FFI Boundary Semantics

This article is about what actually crosses the R/C boundary in Rtinycc:

when values are copied
when they are borrowed
when they stay as raw addresses
when wrappers allocate temporary storage

The statements below are based on the implemented wrapper generator and runtime helpers.

Scalar Inputs Are Converted

Scalar inputs are converted at the boundary. For example:

i8, i16, i32, u8, u16 use integer coercion plus range checks
i64, u32, u64 use numeric coercion plus integer-value checks
bool rejects NA
f32 and f64 are read from R numerics

So scalar arguments are not zero-copy views into R objects. They become C scalars inside the wrapper.
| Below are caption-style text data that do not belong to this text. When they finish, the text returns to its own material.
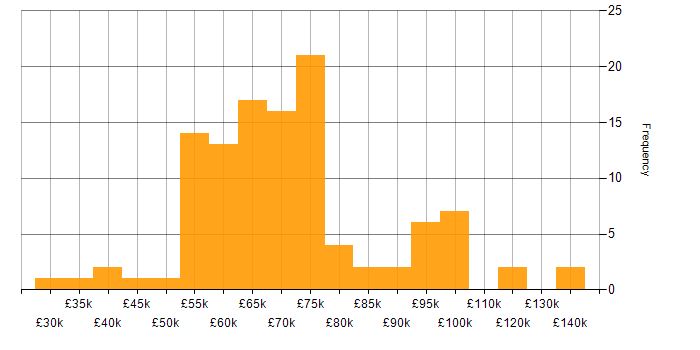 Salary histogram for GitHub in the City of London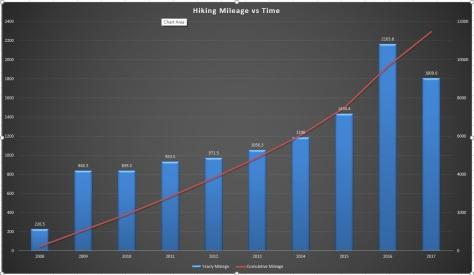 Hiking Stats Chart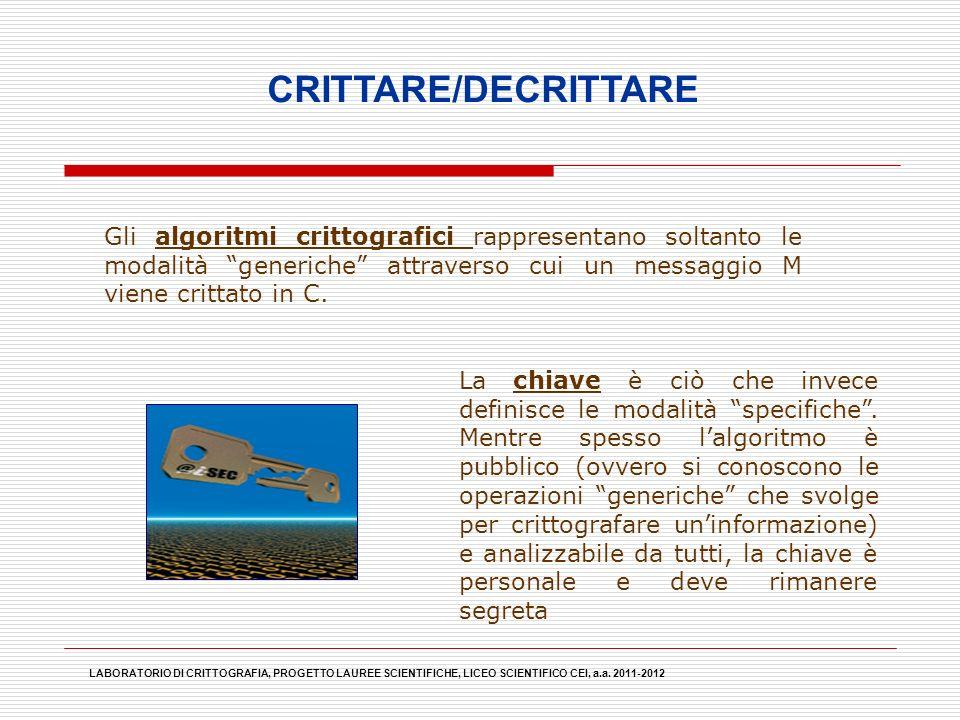 CRITTARE/DECRITTARE Gli algoritmi crittografici rappresentano soltanto le modalità generiche attraverso cui un messaggio M viene crittato in C.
Vector Inputs Are Usually Borrowed

The array input types:

raw
integer_array
numeric_array
logical_array

are passed as direct pointers into the underlying R vector storage.

That means:

no extra buffer is allocated by the wrapper
C sees the existing vector data
mutation from C writes into the same memory region

This is the main zero-copy part of the FFI boundary.

`cstring_array` Is Rebuilt Per Call

cstring_array is different. The wrapper allocates a temporary const char ** with R_alloc() and fills it by translating each R string element.

So:

the pointer array itself is allocated for the call
each element points at translated string data
this is not the same as passing a pre-existing C array through unchanged

Returned Arrays Are Copied into Fresh R Vectors

Array returns are always copied into a newly allocated R vector. The wrapper uses the declared length_arg to size the R result, then memcpy() copies the returned C buffer into that vector.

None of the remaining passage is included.